A rainbow table is "just" a compact representation of a table of precomputed hash values. During the construction of the rainbow table, many possible inputs are tried and hashed. Each input which has been encountered during table construction will be successfully attacked with that table, and none other. The hash evaluation concentrates most of the table building cost.
So, basically, the cost of building a rainbow table which can invert N passwords is roughly equivalent to the cost of trying those N passwords through the hash function -- the point of the rainbow table being that you build it once and then can use it to break several passwords. (To be precise, due to chain collisions during table construction, the cost is in fact closer to 1.7*N, but let's ignore that for the moment.)
I have once made some experiences with SHA-1. A simple password hash with SHA-1 has the cost of processing a single "block" (SHA-1, like MD5, processes data by 64-byte blocks), which needs about 900 32-bit logical-or-arithmetic operations.
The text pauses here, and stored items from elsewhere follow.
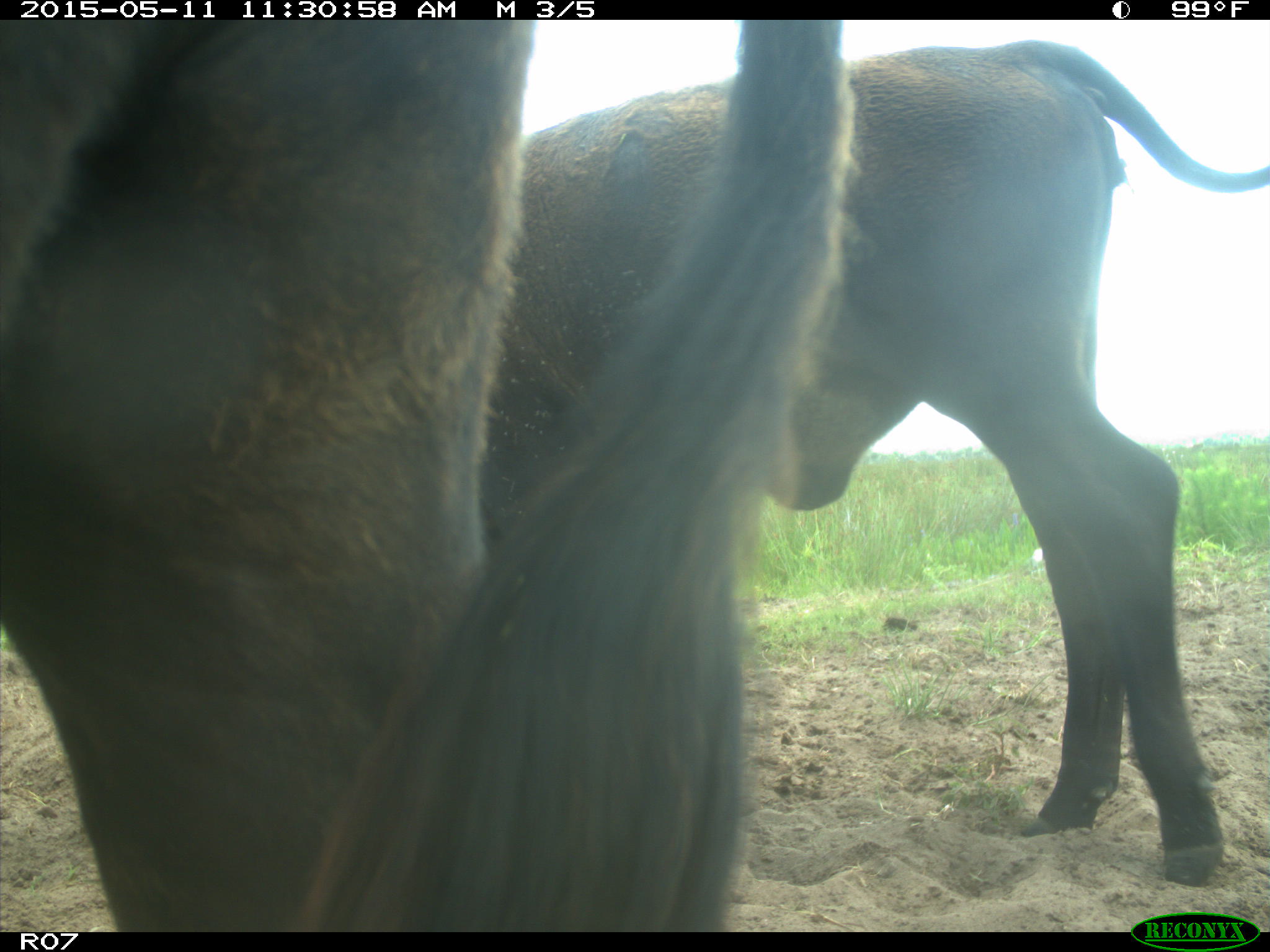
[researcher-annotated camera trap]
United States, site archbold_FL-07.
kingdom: Animalia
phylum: Chordata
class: Mammalia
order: Artiodactyla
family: Bovidae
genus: Bos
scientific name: Bos taurus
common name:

An optimized implementation on an Intel Core2 x86 processor can do that in about 500 clock cycles. However, password attacks (whether directly or for rainbow table construction, it does not matter) are a highly parallel job, so one could use the SSE2 instructions which offer 128-bit registers, and where a single opcode can perform four 32-bit operations simultaneously. SSE2 has less kinds of operations available (in particular, it does not offer rotations, only shifts), so the operation count rises to about 1200; but, under some conditions, the SSE2 unit will execute several opcodes simultaneously. So we end up with 800 clock cycles, for four SHA-1 instances in parallel. Bottom-line: my PC is an Intel Core2 Q6600, with four cores running at 2.4 GHz. Each core can run my SSE2 implementation, resulting in roughly 48 millions hashed passwords per second.
I also have a not-too-small Nvidia graphics card, and the GPU can run arbitrary code through CUDA. This is a 9800 GTX+, with 128 cores running at 1.84 GHz. Each core may execute one 32-bit operation per cycle (there is a high latency, but, thanks to the high parallelization, this one-instruction-per-cycle throughput can be maintained). The cores do not know about rotations, so each code will use 1200 clock cycles per hashed password. The total performance is 160 millions hashed passwords per second.
My PC and graphics card are from early 2009 and are not top-of-line. One can find nowadays, for a few hundred dollars, a GPU which will hash passwords about three times faster than my 9800 GTX+. So let's assume that an attacker with a common PC (which costs less than 1000$) can hash half a billion passwords per second.
At that speed, all passwords with 8 alphanumeric characters (uppercase and lowercase letters, and digits) are gone through in about 5 days. With a 1000$ PC. If you use MD5, things are about 30% faster (MD5 uses a bit less operations than SHA-1). Good password hashing schemes do not use a simple hash invocation, though: they use iterated hashing with, say, 2000 nested hash invocations: this multiplies cost for the attacker by the same 2000 factor (so it turns the "5 days" into about 28 years, literally "ages" as you put it).